Taka zmiana oznaczałaby, że nauczyciel – podobnie jak policjant, prokurator czy urzędnik państwowy – może ponosić konsekwencje karne za decyzje podjęte w ramach pracy. Każde niedopełnienie obowiązku lub przekroczenie uprawnień mogłoby zostać uznane za przestępstwo z artykułu 231 Kodeksu karnego.
Zagrożenie więzieniem za decyzje pedagogiczne
Szczególnie bulwersujący jest fakt, że odpowiedzialność mogłaby objąć nawet wystawianie ocen. Jak ostrzega Ogólnopolskie Stowarzyszenie Kadry Kierowniczej Oświaty, „więzieniem można będzie grozić nawet za wystawienie oceny, którą rodzice czy uczniowie uznają za niesprawiedliwą”. Codzienna praca nauczyciela – ocenianie ucznia, podejmowanie decyzji wychowawczych – może zostać objęta analizą karną.
Wprowadzenie takich regulacji budzi ogromny sprzeciw, ponieważ prowadzi do ograniczenia niezależności pedagogicznej i wzrostu obaw przed podejmowaniem jakichkolwiek decyzji, które mogą się nie spodobać rodzicom czy uczniom.

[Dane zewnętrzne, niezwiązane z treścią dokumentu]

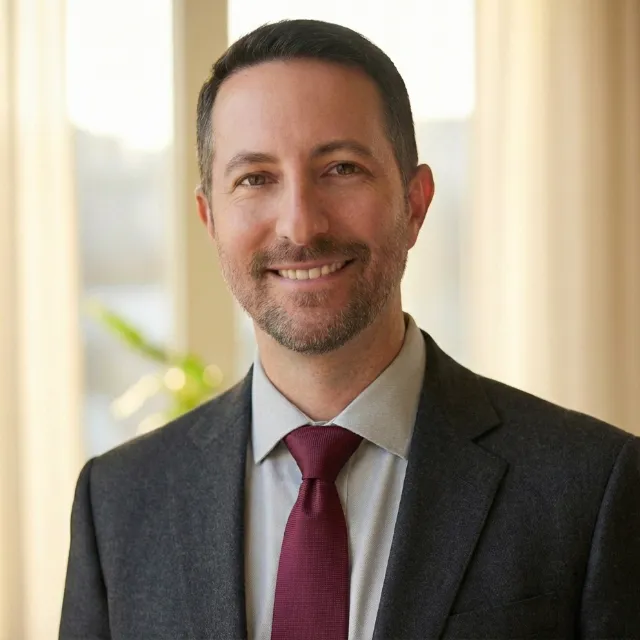Warm toned headshot photo of Kevin J Kristick, Partner at Bosse Rollman PC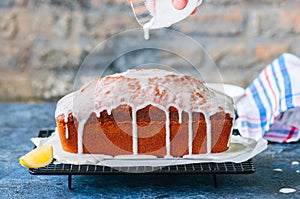 Homemade lemon poppy seed pound cake on a wire rack. Blue stone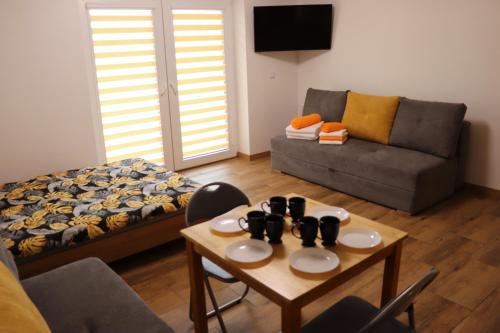 a living room with a couch and a table at Apartamenty Zator Energy Rest in Zator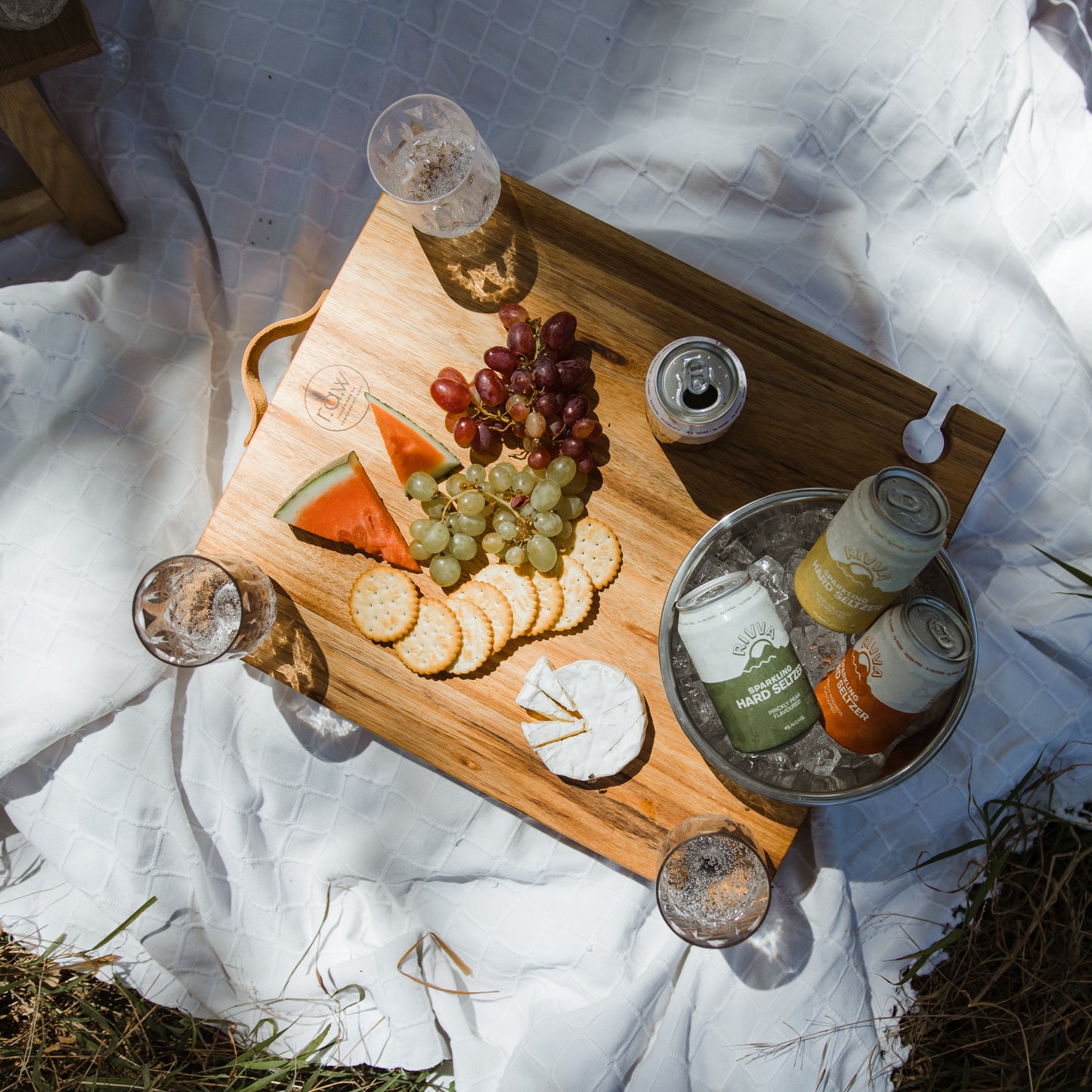 Picknicktisch mit Weingläser und Edelstahl Eiskübel aus Eichenholz welcher mit Champagner, Bier und Obst eingedeckt ist und im Freien steht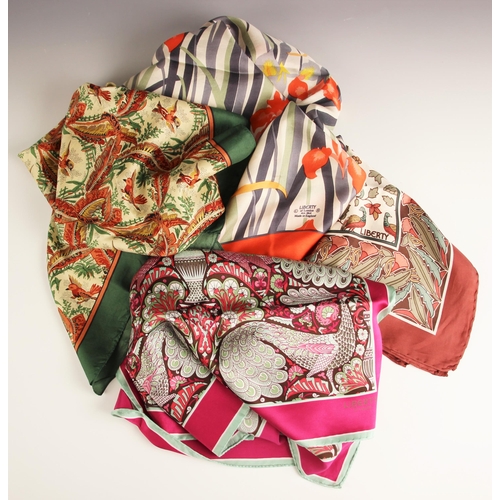 1028 - Four Liberty of London silk scarves, to include; a peacock and vase pattern narrow scarf in fuchsia,... 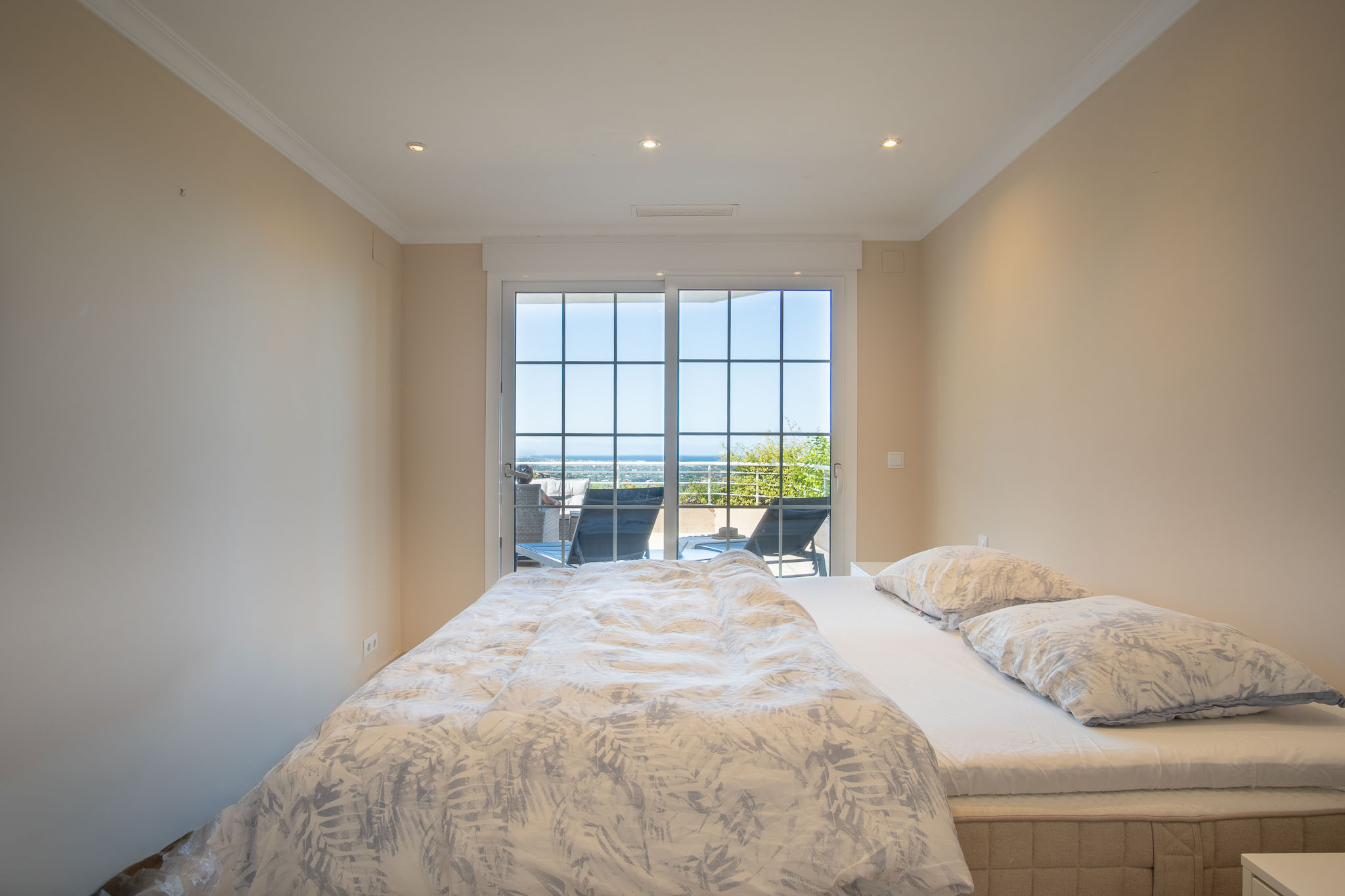 Dormitorio doble con acceso directo a la terraza mediante ventanales de cuadrícula, ofreciendo vistas despejadas al mar y abundante luz natural.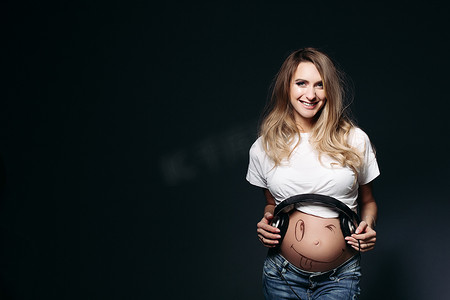 微笑的怀孕女性肚子上戴着大耳机。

Reforma o niespotykanej skali
W przeszłości krytykowane były zmiany znane jako „Lex Czarnek”, które dotyczyły 30 tysięcy dyrektorów szkół. Teraz chodzi o ponad 700 tysięcy nauczycieli – to prawie cała kadra pedagogiczna w Polsce. Taka liczba osób poddana rygorystycznej odpowiedzialności może całkowicie zaburzyć funkcjonowanie systemu edukacji.
Według OSKKO konsekwencją może być nie tylko spadek jakości nauczania, ale także wzrost braków kadrowych. Zawód nauczyciela, już i tak niedoceniany, stanie się jeszcze mniej atrakcyjny dla młodych osób wchodzących na rynek pracy.
Krytyka braku konsultacji z nauczycielami
Stowarzyszenie OSKKO zwraca uwagę, że projekt nie był poprzedzony żadną formą dialogu z osobami, których bezpośrednio dotyczy. „Tego wszystkiego nie trzeba byłoby teraz wyjaśniać, gdyby wcześniej posłuchano dyrektorów i samorządowców” – podkreślają przedstawiciele organizacji.
Brak konsultacji społecznych może oznaczać wdrażanie przepisów, które nie tylko są nieakceptowalne dla środowiska, ale też nieefektywne w praktyce.
Alternatywne rozwiązania: nie karać, tylko wspierać
OSKKO i eksperci oświatowi podkreślają, że ochrona nauczycieli jest potrzebna, ale musi być oparta na wsparciu, a nie sankcjach. Wskazują na konieczność:
– egzekwowania przepisów już istniejących,
– zapewnienia dostępu do pomocy prawnej i psychologicznej,
– wzmocnienia instytucjonalnego wsparcia szkół w sytuacjach kryzysowych.